== Stated task ==
Every record must appear in your copy exactly as written, with no pictures.

== Information given ==
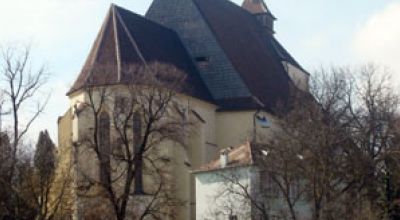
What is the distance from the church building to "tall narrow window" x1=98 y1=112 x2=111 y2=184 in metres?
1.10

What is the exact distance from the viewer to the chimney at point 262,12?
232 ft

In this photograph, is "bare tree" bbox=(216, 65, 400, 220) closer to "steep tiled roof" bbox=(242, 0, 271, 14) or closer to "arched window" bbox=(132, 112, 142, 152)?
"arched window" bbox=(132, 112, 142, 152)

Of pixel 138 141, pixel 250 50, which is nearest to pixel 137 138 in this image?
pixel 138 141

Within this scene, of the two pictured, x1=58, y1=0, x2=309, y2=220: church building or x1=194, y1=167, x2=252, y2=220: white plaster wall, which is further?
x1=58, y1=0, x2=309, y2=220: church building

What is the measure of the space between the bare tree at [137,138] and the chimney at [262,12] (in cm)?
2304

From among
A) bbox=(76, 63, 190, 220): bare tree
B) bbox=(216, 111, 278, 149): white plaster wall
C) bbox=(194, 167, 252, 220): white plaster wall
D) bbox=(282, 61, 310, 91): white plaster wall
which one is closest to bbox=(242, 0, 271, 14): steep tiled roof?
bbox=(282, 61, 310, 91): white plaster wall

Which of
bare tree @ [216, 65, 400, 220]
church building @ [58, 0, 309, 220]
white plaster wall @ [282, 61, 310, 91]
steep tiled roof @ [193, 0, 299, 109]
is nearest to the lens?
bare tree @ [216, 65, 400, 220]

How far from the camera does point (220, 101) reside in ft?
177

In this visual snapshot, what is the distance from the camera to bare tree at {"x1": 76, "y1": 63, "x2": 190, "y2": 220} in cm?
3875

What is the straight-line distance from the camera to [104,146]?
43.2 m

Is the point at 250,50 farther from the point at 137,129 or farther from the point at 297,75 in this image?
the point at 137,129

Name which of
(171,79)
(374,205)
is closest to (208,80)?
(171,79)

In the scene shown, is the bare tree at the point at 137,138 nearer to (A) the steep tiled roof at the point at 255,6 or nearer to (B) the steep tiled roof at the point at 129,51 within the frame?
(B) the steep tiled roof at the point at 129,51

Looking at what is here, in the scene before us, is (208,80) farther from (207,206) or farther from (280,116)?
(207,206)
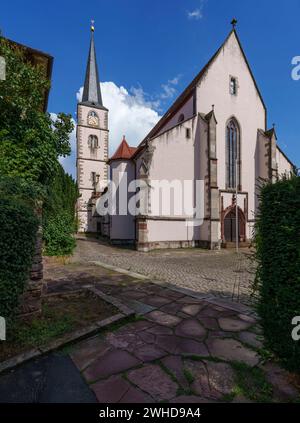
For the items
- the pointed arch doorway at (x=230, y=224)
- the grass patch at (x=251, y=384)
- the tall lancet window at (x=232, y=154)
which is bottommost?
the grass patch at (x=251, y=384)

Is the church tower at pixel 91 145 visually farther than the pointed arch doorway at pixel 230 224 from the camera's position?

== The result ==
What is the distance from the church building to "tall narrow window" x1=98 y1=112 x2=111 y2=184 in metres?
1.10

What is the exact distance from the viewer to the chimney at point 262,12?
232 ft

In this photograph, is "bare tree" bbox=(216, 65, 400, 220) closer to "steep tiled roof" bbox=(242, 0, 271, 14) or closer to "arched window" bbox=(132, 112, 142, 152)?
"arched window" bbox=(132, 112, 142, 152)

Of pixel 138 141, pixel 250 50, which is nearest to pixel 137 138 in this image?
pixel 138 141

Within this scene, of the two pictured, x1=58, y1=0, x2=309, y2=220: church building or x1=194, y1=167, x2=252, y2=220: white plaster wall, which is further?
x1=58, y1=0, x2=309, y2=220: church building

What is the measure of the space between the bare tree at [137,138] and the chimney at [262,12] (in cm)?
2304

From among
A) bbox=(76, 63, 190, 220): bare tree
B) bbox=(216, 111, 278, 149): white plaster wall
C) bbox=(194, 167, 252, 220): white plaster wall
D) bbox=(282, 61, 310, 91): white plaster wall
which one is closest to bbox=(242, 0, 271, 14): steep tiled roof?
bbox=(282, 61, 310, 91): white plaster wall

Which of
bare tree @ [216, 65, 400, 220]
church building @ [58, 0, 309, 220]
white plaster wall @ [282, 61, 310, 91]
steep tiled roof @ [193, 0, 299, 109]
is nearest to the lens?
bare tree @ [216, 65, 400, 220]

How far from the camera does point (220, 101) reside in ft?
177

In this visual snapshot, what is the distance from the camera to bare tree at {"x1": 76, "y1": 63, "x2": 190, "y2": 220} in cm?
3875

What is the straight-line distance from the camera to [104,146]?
43.2 m

Is the point at 250,50 farther from the point at 137,129 or farther from the point at 297,75 in this image?
the point at 137,129

Name which of
(171,79)
(374,205)
is closest to (208,80)?
(171,79)

In the scene shown, is the bare tree at the point at 137,138 nearer to (A) the steep tiled roof at the point at 255,6 or nearer to (B) the steep tiled roof at the point at 129,51 within the frame?
(B) the steep tiled roof at the point at 129,51

Looking at what is here, in the scene before us, is (208,80) farther from (207,206) or farther from (280,116)?
(207,206)
For the items
- the pointed arch doorway at (x=230, y=224)
- the grass patch at (x=251, y=384)
- the tall lancet window at (x=232, y=154)
which is bottommost?
the grass patch at (x=251, y=384)

Is the church tower at pixel 91 145 visually farther than the pointed arch doorway at pixel 230 224 from the camera's position?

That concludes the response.